Match Specification - NO MATCHES FOUND
-
- Participant
- Posts: 55
- Joined: Tue Sep 20, 2005 10:58 am
Match Specification - NO MATCHES FOUND
Hi All
I am trying to understand how to he match specifications work
My sample data file has 3 rows
John Smith,83713
Johnathan Smith, 83713
Jon Smith, 83713
My objective is to make one of them survice as they are duplicates with different name
I ran standardization on these using USNAME and USAREA rule sets for Name and Zipcode. I did not use USPREP as this a very simple example with not much free form addressing
I build my match specification as follows
Blocking done by
Zipcode field. ( My understanding is to find matches within the same zipcode)
Match Criteria
FirstName_USNAME type name_uncert
PrimaryName_USNAME type uncert
Zip type CNT_DIFF (Not sure I understood this very well but following what was done in the IBM class)
I leave the default u and m probabilities.
When I ran test all passes it said NO MATCHES FOUND
First of all I was thinking it will at least find the match.
I want to try and make a very simple example work before working on difficult ones
Any ideas where I am wrong here
Thanks for all your help
Arvind
I am trying to understand how to he match specifications work
My sample data file has 3 rows
John Smith,83713
Johnathan Smith, 83713
Jon Smith, 83713
My objective is to make one of them survice as they are duplicates with different name
I ran standardization on these using USNAME and USAREA rule sets for Name and Zipcode. I did not use USPREP as this a very simple example with not much free form addressing
I build my match specification as follows
Blocking done by
Zipcode field. ( My understanding is to find matches within the same zipcode)
Match Criteria
FirstName_USNAME type name_uncert
PrimaryName_USNAME type uncert
Zip type CNT_DIFF (Not sure I understood this very well but following what was done in the IBM class)
I leave the default u and m probabilities.
When I ran test all passes it said NO MATCHES FOUND
First of all I was thinking it will at least find the match.
I want to try and make a very simple example work before working on difficult ones
Any ideas where I am wrong here
Thanks for all your help
Arvind
-
- Participant
- Posts: 54607
- Joined: Wed Oct 23, 2002 10:52 pm
- Location: Sydney, Australia
- Contact:
They look like they should generate a set. What are your cutoff settings? What are the weights generated by your data - both the aggregate weights and the individual field weights? Finally, what parameter did you provide for your name_uncert matches?

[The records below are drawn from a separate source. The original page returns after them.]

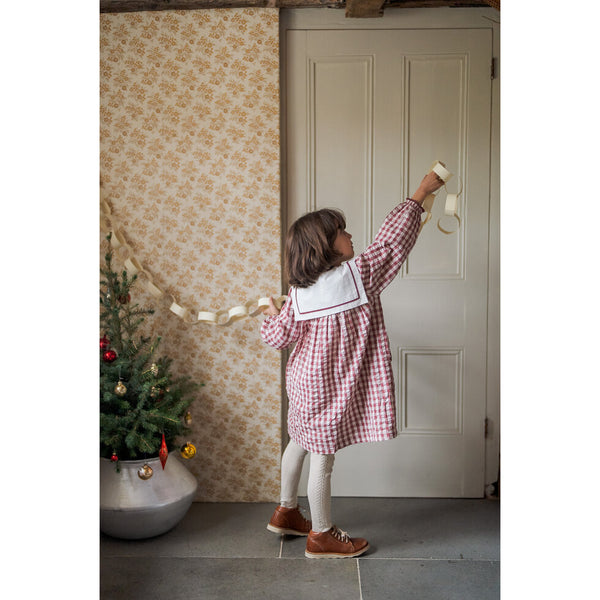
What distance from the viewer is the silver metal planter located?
226cm

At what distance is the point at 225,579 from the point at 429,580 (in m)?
0.67

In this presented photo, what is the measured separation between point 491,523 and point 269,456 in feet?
3.16

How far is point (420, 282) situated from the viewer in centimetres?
275

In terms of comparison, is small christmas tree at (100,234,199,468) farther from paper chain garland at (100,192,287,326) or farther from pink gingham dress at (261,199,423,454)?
pink gingham dress at (261,199,423,454)

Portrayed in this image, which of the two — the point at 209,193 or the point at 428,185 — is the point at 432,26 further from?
the point at 209,193

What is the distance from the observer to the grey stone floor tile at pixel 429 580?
6.48 ft

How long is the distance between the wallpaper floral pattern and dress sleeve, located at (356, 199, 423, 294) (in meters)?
0.66

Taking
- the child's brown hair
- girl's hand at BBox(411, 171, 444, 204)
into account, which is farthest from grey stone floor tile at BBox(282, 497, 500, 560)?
girl's hand at BBox(411, 171, 444, 204)

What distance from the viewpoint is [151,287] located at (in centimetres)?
265

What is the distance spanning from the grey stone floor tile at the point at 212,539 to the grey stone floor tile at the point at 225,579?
0.19 feet

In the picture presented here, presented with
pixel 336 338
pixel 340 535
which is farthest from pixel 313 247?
pixel 340 535
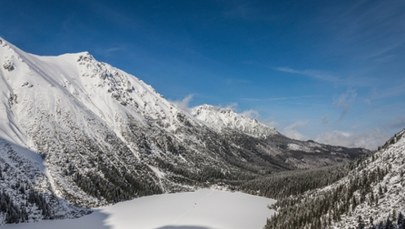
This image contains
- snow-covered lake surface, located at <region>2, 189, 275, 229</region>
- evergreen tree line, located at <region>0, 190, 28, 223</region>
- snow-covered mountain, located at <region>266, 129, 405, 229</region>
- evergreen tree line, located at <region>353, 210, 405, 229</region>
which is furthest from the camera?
evergreen tree line, located at <region>0, 190, 28, 223</region>

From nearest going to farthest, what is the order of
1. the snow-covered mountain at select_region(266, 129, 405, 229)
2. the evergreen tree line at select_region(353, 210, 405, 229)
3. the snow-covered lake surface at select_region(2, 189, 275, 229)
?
the evergreen tree line at select_region(353, 210, 405, 229) < the snow-covered mountain at select_region(266, 129, 405, 229) < the snow-covered lake surface at select_region(2, 189, 275, 229)

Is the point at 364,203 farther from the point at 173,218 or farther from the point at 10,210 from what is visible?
the point at 10,210

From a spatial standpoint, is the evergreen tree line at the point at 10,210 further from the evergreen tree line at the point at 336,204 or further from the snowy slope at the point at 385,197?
the snowy slope at the point at 385,197

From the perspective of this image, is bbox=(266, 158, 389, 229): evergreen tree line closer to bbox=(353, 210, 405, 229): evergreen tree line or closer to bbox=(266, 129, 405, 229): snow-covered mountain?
bbox=(266, 129, 405, 229): snow-covered mountain

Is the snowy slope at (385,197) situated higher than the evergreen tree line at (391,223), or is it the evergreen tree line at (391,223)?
the snowy slope at (385,197)

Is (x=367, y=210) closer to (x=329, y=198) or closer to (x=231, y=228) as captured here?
(x=329, y=198)

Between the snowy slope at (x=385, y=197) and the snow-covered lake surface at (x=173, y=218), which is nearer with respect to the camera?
the snowy slope at (x=385, y=197)

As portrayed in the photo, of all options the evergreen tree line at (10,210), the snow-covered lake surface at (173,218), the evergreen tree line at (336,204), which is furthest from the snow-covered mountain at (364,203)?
the evergreen tree line at (10,210)

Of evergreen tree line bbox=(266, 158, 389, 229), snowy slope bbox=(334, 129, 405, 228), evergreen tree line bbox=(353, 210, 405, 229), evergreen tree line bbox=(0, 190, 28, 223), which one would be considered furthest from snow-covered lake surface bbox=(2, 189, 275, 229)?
evergreen tree line bbox=(353, 210, 405, 229)

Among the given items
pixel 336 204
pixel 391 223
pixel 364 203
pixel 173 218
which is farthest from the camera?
pixel 173 218

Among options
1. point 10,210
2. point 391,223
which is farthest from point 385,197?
point 10,210

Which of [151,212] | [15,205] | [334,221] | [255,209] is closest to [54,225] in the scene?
[15,205]
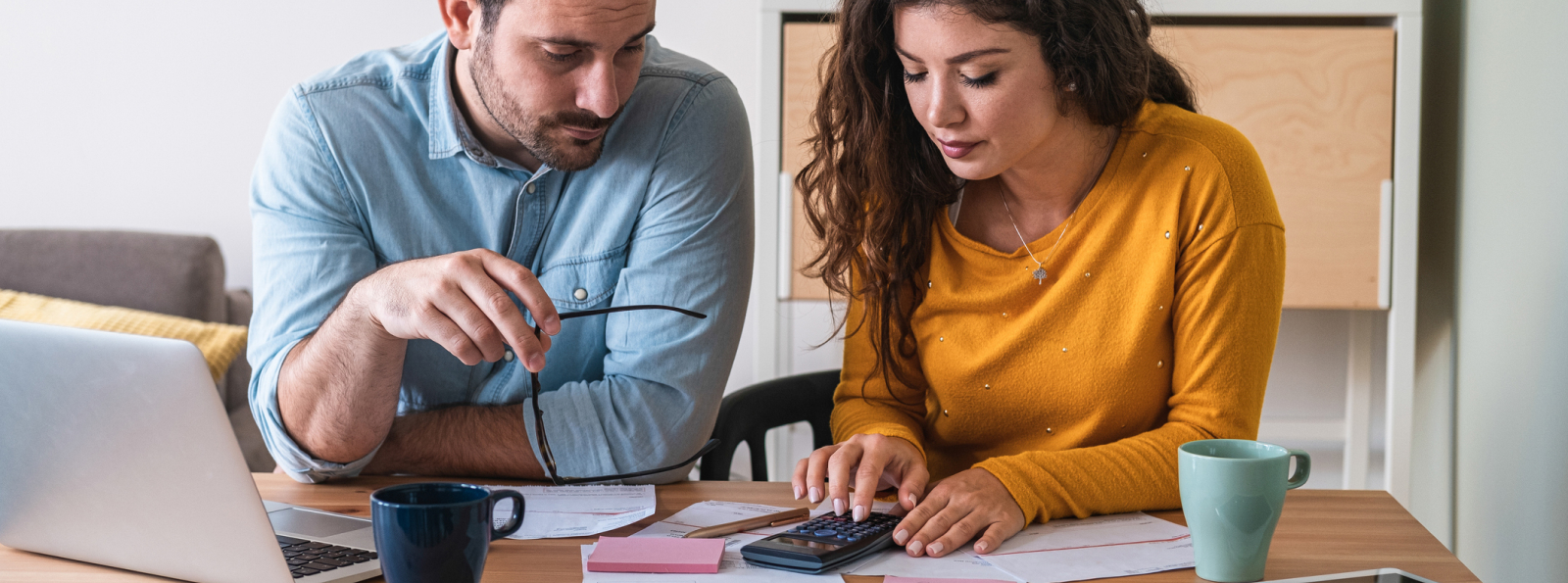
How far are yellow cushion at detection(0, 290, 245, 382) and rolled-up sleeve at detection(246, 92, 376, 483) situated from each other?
0.90 m

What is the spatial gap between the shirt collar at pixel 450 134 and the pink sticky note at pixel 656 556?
546mm

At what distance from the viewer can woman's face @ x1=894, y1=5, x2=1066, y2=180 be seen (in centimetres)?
109

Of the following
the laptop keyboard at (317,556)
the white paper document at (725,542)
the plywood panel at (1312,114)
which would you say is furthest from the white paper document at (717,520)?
the plywood panel at (1312,114)

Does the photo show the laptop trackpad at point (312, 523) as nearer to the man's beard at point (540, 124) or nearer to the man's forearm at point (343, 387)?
the man's forearm at point (343, 387)

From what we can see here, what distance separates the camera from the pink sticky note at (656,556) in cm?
77

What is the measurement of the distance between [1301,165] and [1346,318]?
1.88 ft

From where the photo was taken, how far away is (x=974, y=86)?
3.66 ft

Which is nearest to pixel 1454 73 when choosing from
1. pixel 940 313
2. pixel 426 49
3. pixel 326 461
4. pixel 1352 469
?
pixel 1352 469

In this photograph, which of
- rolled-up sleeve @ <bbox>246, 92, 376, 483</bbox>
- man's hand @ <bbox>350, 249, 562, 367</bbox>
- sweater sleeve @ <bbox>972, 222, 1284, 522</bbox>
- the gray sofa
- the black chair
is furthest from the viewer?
the gray sofa

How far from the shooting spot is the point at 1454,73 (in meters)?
1.85

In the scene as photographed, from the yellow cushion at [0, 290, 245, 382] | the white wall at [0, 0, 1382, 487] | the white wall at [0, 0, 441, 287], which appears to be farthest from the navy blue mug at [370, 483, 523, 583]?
the white wall at [0, 0, 441, 287]

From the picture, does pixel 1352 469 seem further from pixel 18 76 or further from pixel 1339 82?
pixel 18 76

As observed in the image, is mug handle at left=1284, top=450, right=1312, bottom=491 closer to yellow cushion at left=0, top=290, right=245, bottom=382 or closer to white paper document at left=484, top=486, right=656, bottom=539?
white paper document at left=484, top=486, right=656, bottom=539

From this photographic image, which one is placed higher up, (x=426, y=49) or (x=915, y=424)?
(x=426, y=49)
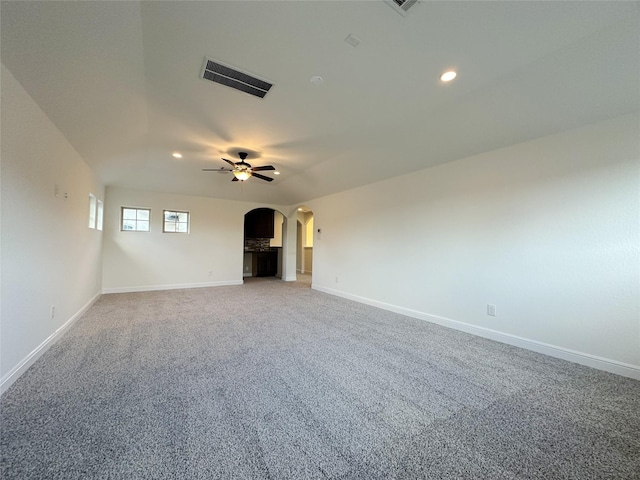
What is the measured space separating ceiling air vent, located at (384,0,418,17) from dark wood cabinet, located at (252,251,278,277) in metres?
8.15

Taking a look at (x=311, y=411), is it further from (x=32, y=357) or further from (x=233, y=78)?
(x=233, y=78)

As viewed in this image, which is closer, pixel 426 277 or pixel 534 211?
pixel 534 211

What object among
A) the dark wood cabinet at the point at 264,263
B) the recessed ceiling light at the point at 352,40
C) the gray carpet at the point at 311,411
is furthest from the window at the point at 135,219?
the recessed ceiling light at the point at 352,40

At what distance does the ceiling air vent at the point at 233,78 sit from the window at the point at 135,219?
203 inches

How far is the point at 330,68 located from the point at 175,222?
5.97 meters

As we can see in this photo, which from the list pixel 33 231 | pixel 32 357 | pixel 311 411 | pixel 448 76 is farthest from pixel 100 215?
pixel 448 76

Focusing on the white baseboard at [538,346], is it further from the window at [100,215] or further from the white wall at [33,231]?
the window at [100,215]

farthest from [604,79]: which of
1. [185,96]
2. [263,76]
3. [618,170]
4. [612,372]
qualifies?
[185,96]

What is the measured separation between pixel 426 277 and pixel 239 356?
2991mm

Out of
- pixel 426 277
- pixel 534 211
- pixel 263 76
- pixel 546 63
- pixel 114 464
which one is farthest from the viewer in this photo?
pixel 426 277

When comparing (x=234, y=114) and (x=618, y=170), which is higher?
(x=234, y=114)

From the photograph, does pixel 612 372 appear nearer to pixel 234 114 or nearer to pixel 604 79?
pixel 604 79

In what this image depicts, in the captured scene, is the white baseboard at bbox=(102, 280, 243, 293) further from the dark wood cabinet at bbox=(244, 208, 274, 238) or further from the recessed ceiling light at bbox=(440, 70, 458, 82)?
the recessed ceiling light at bbox=(440, 70, 458, 82)

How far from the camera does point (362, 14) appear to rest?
1678mm
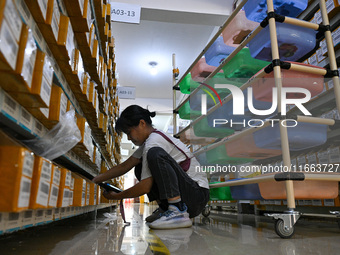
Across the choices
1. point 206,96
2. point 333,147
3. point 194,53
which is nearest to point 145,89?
point 194,53

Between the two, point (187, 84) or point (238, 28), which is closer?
point (238, 28)

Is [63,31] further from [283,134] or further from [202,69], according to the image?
[202,69]

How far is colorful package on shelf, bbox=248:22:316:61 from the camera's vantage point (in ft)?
6.11

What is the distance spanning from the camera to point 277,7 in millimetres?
2221

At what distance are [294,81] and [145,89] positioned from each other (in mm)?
6934

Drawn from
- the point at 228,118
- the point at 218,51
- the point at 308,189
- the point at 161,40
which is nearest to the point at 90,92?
the point at 308,189

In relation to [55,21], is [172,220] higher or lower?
lower

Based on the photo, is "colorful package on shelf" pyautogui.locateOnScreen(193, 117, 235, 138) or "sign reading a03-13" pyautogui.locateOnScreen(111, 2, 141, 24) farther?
"sign reading a03-13" pyautogui.locateOnScreen(111, 2, 141, 24)

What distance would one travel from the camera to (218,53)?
313cm

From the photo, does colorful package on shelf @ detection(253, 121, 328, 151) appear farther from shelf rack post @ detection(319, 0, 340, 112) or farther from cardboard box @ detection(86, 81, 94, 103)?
cardboard box @ detection(86, 81, 94, 103)

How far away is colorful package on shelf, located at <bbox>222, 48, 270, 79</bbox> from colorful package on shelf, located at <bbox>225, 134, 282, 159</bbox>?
2.19ft

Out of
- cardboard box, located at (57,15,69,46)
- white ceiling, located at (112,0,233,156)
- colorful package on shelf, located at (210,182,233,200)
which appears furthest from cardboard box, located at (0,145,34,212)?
white ceiling, located at (112,0,233,156)

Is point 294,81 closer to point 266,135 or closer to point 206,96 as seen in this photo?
point 266,135

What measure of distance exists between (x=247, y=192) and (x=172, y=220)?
0.74 meters
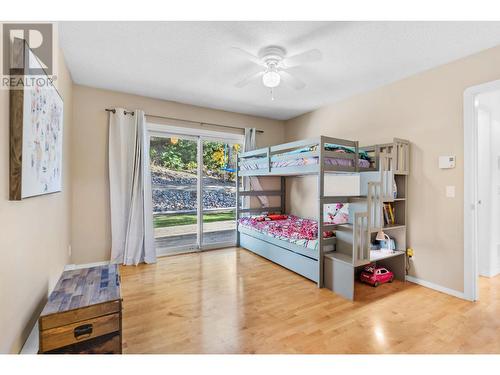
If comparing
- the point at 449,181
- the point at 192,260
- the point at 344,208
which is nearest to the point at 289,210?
the point at 344,208

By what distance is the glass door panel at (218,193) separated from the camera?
4.12m

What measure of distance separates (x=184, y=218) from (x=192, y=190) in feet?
1.59

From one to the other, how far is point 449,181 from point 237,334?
2547mm

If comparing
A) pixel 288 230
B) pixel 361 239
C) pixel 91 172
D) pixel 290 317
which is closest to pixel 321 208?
pixel 361 239

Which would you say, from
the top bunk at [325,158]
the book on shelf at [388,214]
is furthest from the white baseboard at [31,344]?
the book on shelf at [388,214]

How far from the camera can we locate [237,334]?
1.78 meters

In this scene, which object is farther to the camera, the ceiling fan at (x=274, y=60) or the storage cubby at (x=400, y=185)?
the storage cubby at (x=400, y=185)

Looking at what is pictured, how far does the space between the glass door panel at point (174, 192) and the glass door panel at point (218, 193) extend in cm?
18

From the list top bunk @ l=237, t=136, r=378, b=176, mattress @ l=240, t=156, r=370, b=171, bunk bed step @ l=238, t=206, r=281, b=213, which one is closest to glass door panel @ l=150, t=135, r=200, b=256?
bunk bed step @ l=238, t=206, r=281, b=213

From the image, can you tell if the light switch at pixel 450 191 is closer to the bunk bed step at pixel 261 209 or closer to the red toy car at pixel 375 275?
the red toy car at pixel 375 275

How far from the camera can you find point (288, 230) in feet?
10.6

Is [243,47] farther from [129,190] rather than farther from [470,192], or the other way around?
[470,192]

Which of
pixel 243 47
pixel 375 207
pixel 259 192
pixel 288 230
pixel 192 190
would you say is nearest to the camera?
pixel 243 47
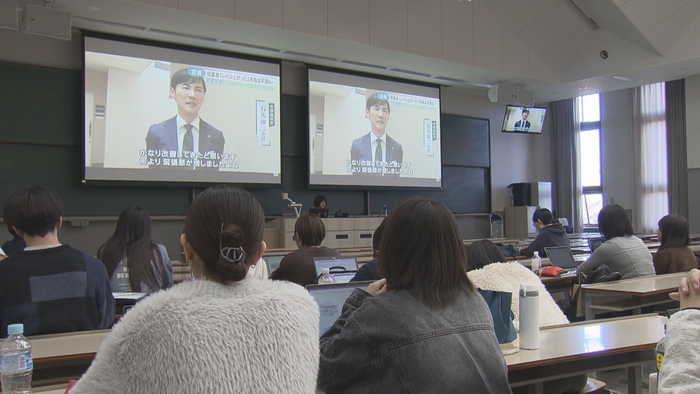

IBM Software Services Group
Any contribution to this forum is my own opinion and does not necessarily reflect any position that IBM may hold.
Any contribution to this forum is my own opinion and does not necessarily reflect any position that IBM may hold.
-
- Participant
- Posts: 55
- Joined: Tue Sep 20, 2005 10:58 am
Sorry for my delayed response. Could not get time to work on my simple sample to understand as we had other production issues. Anyways
I have since played a little bit with the data values and I still have questions
Initially I had my cutoff values set at 25 for clerical and Match and it said no matches found
Basically it had NO psuedo matches, No clerical pairs and 3 Data Residuals.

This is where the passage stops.